Bei diesem verzweifelten Anblick beruhigte sie sich wieder etwas. Sie atmete einmal tief durch um sich wieder zu entspannen.

„Wir werden uns aber nicht trennen, also mach dir keine Hoffnungen.“

„Oh, okay. ... Aber wenn...“

„WENN dieser unmögliche Fall wirklich eintreffen sollte, hättest du auch dann keine Chance, Kato-kun! Ich empfinde rein gar nichts für dich!“ unterbrach sie ihn wieder, leicht gereizt.

„Okay, alles klar. Ich hab‘s verstanden. Tut mir leid. Ich wollte es nur wenigstens versuchen.“

Die Künstlerin musste erneut tief durchatmen, um sich wieder zu entspannen.

„Schon in Ordnung.“ sagte sie und versuchte dabei zu Lächeln.

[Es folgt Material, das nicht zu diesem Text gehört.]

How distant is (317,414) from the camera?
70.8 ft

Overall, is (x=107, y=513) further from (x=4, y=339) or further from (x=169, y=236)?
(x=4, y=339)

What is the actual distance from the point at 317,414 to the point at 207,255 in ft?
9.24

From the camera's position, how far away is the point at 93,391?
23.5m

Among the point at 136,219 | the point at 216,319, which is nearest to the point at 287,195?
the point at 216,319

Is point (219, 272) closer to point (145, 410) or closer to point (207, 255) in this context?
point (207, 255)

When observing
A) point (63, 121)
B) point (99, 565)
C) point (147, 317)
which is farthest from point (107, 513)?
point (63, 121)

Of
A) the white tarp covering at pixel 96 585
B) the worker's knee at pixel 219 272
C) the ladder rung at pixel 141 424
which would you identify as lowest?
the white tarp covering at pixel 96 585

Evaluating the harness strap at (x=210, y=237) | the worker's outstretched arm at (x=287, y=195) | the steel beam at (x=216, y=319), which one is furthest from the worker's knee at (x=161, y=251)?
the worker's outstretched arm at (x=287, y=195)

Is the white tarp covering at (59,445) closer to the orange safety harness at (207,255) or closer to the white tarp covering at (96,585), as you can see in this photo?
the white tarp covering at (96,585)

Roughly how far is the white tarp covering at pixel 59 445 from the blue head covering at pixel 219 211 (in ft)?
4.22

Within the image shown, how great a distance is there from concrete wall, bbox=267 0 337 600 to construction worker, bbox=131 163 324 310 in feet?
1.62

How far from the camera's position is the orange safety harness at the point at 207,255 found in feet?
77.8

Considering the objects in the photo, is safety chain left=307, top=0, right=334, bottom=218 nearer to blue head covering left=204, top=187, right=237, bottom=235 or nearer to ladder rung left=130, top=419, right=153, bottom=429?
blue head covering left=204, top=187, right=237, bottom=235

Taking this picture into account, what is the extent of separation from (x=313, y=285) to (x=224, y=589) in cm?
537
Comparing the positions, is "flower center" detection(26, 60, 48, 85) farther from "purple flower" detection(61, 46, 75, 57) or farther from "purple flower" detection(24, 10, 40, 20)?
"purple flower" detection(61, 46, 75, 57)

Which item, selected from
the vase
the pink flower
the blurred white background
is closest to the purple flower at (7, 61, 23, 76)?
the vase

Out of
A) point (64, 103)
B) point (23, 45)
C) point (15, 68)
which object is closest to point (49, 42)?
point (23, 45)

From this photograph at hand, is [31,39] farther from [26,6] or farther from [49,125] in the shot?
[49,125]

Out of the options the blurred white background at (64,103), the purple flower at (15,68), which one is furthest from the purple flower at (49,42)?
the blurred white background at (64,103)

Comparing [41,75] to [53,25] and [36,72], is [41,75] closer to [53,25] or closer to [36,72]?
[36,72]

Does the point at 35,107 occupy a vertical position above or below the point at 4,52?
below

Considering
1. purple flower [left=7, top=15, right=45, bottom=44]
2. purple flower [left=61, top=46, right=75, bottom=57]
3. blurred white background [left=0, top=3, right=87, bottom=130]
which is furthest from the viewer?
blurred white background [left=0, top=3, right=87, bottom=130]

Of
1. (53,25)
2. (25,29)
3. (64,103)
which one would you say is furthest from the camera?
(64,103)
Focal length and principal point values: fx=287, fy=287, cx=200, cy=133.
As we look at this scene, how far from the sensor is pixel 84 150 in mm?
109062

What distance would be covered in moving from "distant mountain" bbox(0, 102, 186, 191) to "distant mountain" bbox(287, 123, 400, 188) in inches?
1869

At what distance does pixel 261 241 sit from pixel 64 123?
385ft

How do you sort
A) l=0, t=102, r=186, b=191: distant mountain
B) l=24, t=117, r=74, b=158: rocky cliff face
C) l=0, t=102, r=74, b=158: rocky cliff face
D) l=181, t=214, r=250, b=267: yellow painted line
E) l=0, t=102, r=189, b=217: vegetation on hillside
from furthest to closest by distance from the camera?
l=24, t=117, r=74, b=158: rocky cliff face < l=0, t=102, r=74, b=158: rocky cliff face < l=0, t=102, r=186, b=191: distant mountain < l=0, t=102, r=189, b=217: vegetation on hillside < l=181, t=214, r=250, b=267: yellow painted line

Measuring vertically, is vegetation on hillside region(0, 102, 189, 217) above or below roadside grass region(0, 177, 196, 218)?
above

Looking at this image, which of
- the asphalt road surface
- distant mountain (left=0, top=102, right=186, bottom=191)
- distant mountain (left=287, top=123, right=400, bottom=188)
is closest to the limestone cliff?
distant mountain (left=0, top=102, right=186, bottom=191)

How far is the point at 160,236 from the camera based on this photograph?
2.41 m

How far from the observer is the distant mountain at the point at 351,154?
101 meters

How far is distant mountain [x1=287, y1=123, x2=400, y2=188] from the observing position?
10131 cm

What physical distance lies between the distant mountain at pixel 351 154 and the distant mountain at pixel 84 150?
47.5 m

Der Junge lächelte auch zurück und ließ sie dann nach einem Nicken allein. Michiru war erleichtert, dass der Kerl nicht so hartnäckig und vor allem aufdringlich war, wie der, dem Haruka erst die Nase brechen musste, damit er sie in Ruhe ließ. Jetzt richtete sie aber wirklich ihren Blick auf die Uhr und stellte fest, dass der Lehrer schon zehn Minuten Verspätung hatte. Die anderen Schüler im Raum hatten alle einen großen Abstand von ihr eingenommen und unterhielten sich miteinander. Oder besser tuschelten. Michiru beachtete sie nicht weiter und setzte sich stattdessen wieder auf ihren Stuhl. Nach ein paar weiteren Minuten des Wartens, kam dann auch endlich der Musiklehrer in den Raum und entschuldigte sich für seine Verspätung, aber er hatte noch mit einem anderen Lehrer etwas besprechen müssen. Der Unterricht konnte jetzt also endlich beginnen und der lief auch im Grunde so wie immer für die Türkishaarige ab. Nur hatte sie das Gefühl, dass der braunhaarige Junge jetzt wesentlich mehr Abstand zu ihr hielt, was ihr auch durchaus Recht war. Allerdings kam sie sich schon ein bisschen einsam vor. Er war ja nicht der Einzige der sich von ihr fernhielt, sondern alle. Sie hatte sogar das Gefühl, als würde der Lehrer sie heute auch etwas anders ansehen, als auch behandeln. Es machte ihr doch mehr aus als sie zugeben wollte. Sie ließ sich aber nichts anmerken und konzentrierte sich einfach nur auf den Unterricht. Nachdem der vorbei war machte sie sich dann so schnell wie möglich auf zum Parkplatz, um zu der Person zu gelangen, nach der sie sich jetzt schon über alle Maßen sehnte.